This is not to say, however, that the issuance of the mayor's permit is mandatory once it is shown that
the FDA has licensed the operation of the applicant drug store. This is not a necessary consequence. For
while it may appear that the applicant has complied with the pertinent national laws and policies, this
fact alone will not signify compliance with the particular conditions laid down by the local authorities like
zoning, building, health, sanitation, and safety regulations, and other municipal ordinances enacted
under the general welfare clause. This compliance still has to be ascertained by the mayor if the permit is
to be issued by his office. Should he find that the local requirements have not been observed, the mayor
must then, in the exercise of his own authority under the charter, refuse to grant the permit sought. The
indefinite suspension of the mayor's permit for Olongapo City Drug Store was based on the transfer
thereof to the site of the San Sebastian Drug Store as approved by the FDA but without permission from
the petitioner. On this matter, the Court believes that the final decision rested with the mayor. The
condition violated related more to the location in Olongapo City of business establishments in general
than to the regulation of drug stores in particular. It therefore came under the petitioner's jurisdiction.

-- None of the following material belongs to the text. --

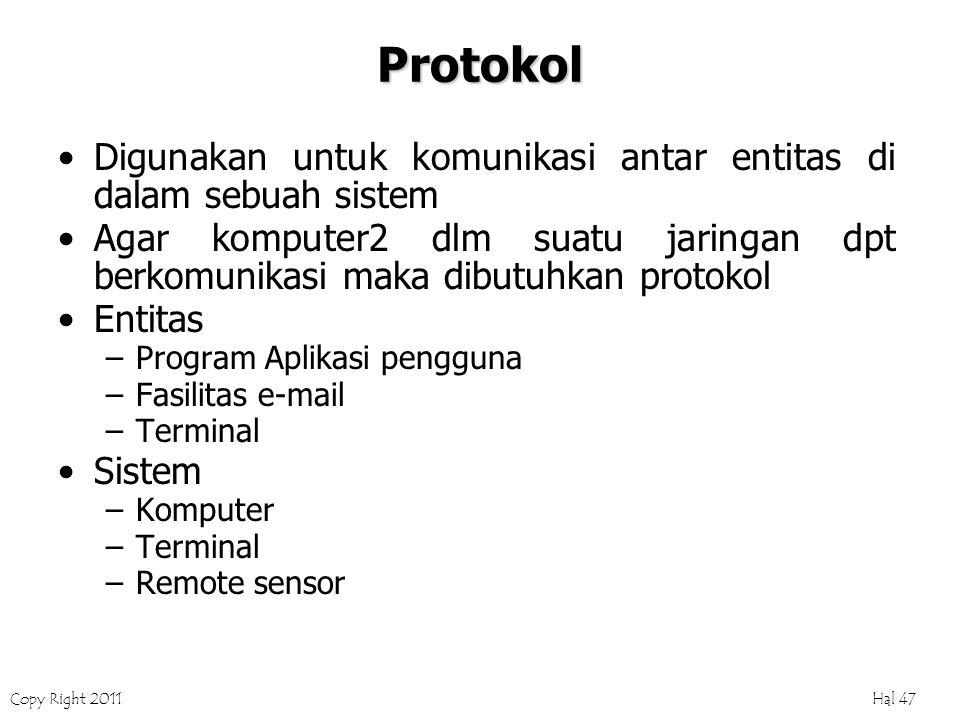 Copy Right 2011 Hal 47 Protokol Digunakan untuk komunikasi antar entitas di dalam sebuah sistem Agar komputer2 dlm suatu jaringan dpt berkomunikasi maka dibutuhkan protokol Entitas –Program Aplikasi pengguna –Fasilitas e-mail –Terminal Sistem –Komputer –Terminal –Remote sensor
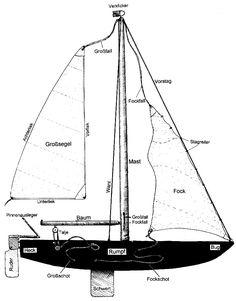 Segelboat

The FDA would have the right to disapprove the site of the drug store only if it would impair the health or
other interests of the customers in contravention of the national laws or policies, as where the drug store
is located in an unsanitary site. But the local executive would have reason to object to the location, even
if approved by the FDA, where it does not conform to, say, a zoning ordinance intended to promote the
comfort and convenience of the city residents.

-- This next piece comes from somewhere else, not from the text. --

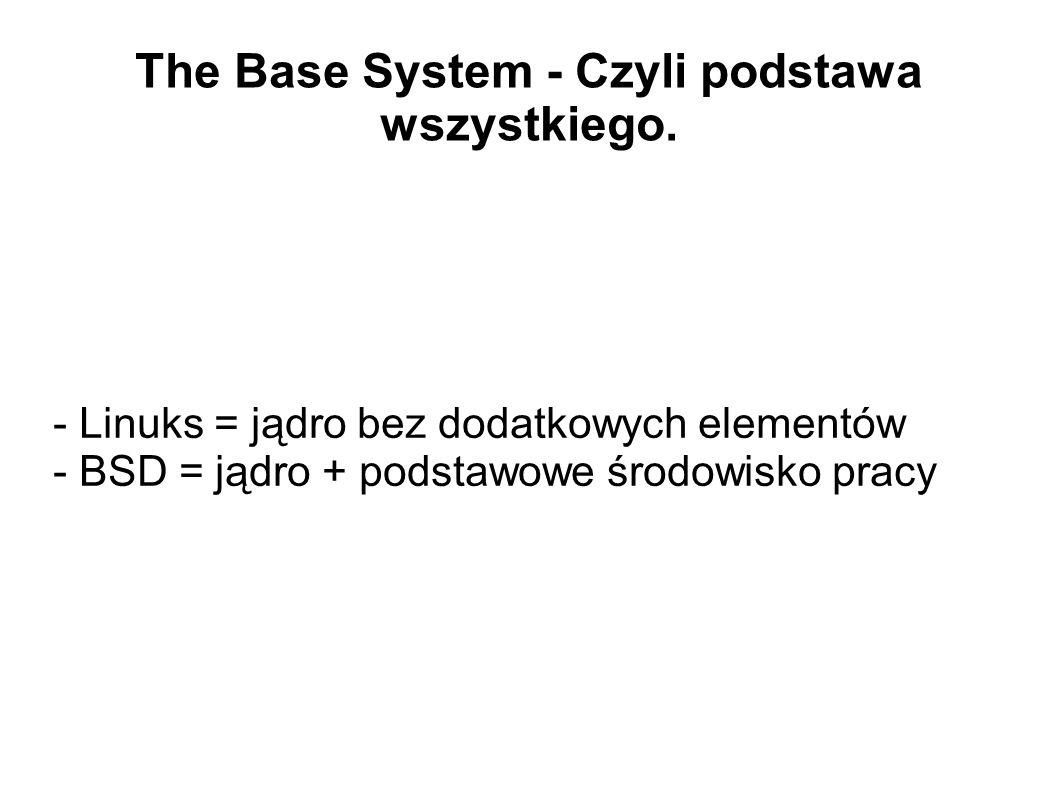 The Base System - Czyli podstawa wszystkiego.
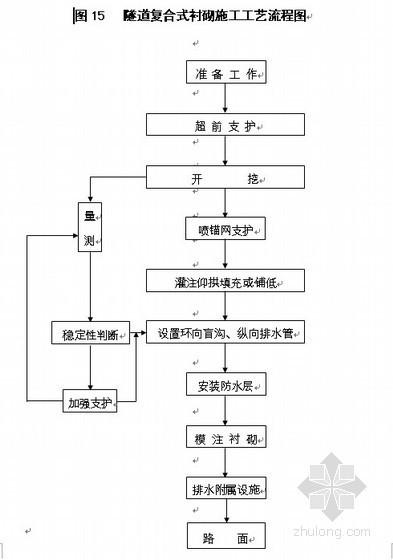 [重庆]高速公路工程实施性施工组织设计(中铁 路基 桥梁 隧道)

. The permit clearly allowed the drug store to operate in the address given and not elsewhere. No
hearing was necessary because the transfer without the mayor's permission is not disputed and was in
fact impliedly admitted by the private respondent.
Mayor's Permit No. 1954 could also have been validly suspended for the same reason (as the sites of the
two drug stores were exchanged without amendment of their respective permits) were it not for the fact
that such permit was revoked by the petitioner on the more serious ground of violation of the Pharmacy
Law and the Dangerous Drugs Act of 1972.
6. ACEBEDO OPTICAL COMPANY VS CA “Business Permit vs. License to practice”
Distinction must be made between the grant of a license or permit to do business and the issuance of a
license to engage in the practice of a particular profession. The first is usually granted by the local
authorities and the second is issued by the Board or Commission tasked to regulate the particular
profession. A business permit authorizes the person, natural or otherwise, to engage in business or some
form of commercial activity. A professional license, on the other hand, is the grant of authority to a
natural person to engage in the practice or exercise of his or her profession.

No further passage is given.